A separator for electrochemical batteries refers to an intermediate membrane that isolates a cathode and an anode from each other in a battery while maintaining ionic conductivity, thereby enabling charge/discharge of the battery.
Recently, along with a trend of pursuing light weight and miniaturization of electrochemical batteries to improve portability of electronic equipment, there is a need for high-power high-capacity batteries for electric vehicles. Thus, a separator for batteries is required to have reduced thickness and weight as well as excellent dimensional stability under heat and high tension so as to improve productivity of high-capacity batteries.

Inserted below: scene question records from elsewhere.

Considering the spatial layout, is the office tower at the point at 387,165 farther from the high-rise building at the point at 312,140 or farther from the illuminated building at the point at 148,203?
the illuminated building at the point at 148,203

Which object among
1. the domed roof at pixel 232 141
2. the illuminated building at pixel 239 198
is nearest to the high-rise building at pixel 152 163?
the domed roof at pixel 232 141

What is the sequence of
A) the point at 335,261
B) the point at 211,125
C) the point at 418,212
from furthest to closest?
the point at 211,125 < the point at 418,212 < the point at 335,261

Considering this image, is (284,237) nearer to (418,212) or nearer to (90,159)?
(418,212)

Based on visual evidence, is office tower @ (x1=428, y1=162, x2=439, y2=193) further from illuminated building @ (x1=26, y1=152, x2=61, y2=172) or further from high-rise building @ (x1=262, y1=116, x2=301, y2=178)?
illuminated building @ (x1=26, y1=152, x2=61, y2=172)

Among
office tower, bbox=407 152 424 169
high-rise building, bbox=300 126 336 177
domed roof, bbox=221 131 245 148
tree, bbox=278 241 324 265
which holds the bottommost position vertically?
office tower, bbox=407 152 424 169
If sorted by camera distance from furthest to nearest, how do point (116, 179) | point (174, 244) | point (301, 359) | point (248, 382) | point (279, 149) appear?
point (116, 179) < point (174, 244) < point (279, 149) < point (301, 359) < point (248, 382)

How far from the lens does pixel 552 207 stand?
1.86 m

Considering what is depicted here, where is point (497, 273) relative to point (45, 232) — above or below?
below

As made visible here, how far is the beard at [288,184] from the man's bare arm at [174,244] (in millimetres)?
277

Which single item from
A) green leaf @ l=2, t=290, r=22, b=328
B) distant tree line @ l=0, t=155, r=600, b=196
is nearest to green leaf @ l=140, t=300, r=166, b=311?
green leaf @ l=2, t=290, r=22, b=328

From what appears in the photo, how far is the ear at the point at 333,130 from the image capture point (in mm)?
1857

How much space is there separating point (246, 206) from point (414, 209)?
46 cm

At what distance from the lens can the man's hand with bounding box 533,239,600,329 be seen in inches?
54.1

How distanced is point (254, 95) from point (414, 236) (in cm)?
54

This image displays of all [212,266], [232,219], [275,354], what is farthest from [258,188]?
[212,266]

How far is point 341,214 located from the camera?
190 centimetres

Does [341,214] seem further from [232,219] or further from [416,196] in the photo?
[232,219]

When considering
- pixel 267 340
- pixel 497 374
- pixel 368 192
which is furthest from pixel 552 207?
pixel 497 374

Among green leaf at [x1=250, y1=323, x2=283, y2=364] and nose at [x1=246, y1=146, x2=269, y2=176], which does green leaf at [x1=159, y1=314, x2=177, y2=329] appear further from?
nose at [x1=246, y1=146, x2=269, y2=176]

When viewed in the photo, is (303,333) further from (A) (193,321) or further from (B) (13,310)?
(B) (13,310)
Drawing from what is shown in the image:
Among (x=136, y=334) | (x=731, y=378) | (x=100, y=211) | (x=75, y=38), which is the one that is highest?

In addition, recently, the separator is required to have not only permeability and thermal shrinkage resistance, but also properties for increasing lifespan of the batteries such as cycle characteristics, or properties for improving productivity of the batteries such as injection of an electrolyte.

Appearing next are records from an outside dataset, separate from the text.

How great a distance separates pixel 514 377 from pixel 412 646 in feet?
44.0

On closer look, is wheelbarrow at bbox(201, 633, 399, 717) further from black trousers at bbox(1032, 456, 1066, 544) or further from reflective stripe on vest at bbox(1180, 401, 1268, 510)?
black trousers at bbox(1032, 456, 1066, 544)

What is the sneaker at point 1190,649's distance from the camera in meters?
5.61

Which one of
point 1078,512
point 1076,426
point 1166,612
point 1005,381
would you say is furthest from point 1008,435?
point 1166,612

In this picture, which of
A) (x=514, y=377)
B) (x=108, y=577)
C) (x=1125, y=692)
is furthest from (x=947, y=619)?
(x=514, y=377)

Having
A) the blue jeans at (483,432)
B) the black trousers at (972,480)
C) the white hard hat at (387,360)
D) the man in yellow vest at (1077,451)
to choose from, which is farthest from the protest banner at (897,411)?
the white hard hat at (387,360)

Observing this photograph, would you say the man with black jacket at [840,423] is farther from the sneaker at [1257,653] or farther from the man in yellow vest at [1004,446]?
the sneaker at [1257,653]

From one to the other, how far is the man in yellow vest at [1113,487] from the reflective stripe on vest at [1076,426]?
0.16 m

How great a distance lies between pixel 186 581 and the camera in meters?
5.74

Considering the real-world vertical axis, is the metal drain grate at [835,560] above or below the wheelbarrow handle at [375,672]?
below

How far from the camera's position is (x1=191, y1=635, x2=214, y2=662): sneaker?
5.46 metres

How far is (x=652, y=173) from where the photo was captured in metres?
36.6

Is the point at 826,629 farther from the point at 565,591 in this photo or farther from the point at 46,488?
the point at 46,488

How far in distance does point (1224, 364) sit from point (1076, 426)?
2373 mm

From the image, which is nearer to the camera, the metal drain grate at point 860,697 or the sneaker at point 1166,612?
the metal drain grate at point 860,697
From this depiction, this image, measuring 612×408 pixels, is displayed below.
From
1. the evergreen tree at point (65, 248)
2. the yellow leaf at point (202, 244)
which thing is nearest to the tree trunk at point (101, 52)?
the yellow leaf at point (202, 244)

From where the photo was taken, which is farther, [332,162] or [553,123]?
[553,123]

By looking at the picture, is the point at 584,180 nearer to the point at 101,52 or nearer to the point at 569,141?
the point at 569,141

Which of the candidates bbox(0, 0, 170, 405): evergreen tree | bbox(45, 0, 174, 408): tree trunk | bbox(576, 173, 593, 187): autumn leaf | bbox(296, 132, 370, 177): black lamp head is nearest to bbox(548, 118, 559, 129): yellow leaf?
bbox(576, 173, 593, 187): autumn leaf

In manufacture of batteries, a winding process takes a substantial time and must be performed at high speed in order to improve productivity of the batteries. In order to prevent process failure due to fracture of a separator during high speed winding, various studies have been made to develop a separator having high tensile strength.
As an example of well-known techniques for improving tensile strength of the separator, Korean Patent Publication No. 10-0943235 B discloses a method wherein a high-density polyethylene composition, a molecular weight of which is regulated at a specific high level, is used in manufacture of a base film for separators, thereby providing a separator having enhanced physical strength. However, this method has a limit in that components of a base film are restricted to specific materials, and also has a problem in that the method cannot be applied to various base films. Moreover, this method has a problem of deterioration in heat resistance due to increase in melt shrinkage of the separator despite increase in tensile strength.
Therefore, there is need for a method that can increase tensile strength of a separator based on physical approaches so as to be applied to various base films, instead of simply changing a chemical composition of a base film to increase tensile strength as in the related art, and for development of a separator having high tensile strength and low melt shrinkage to provide good heat resistance.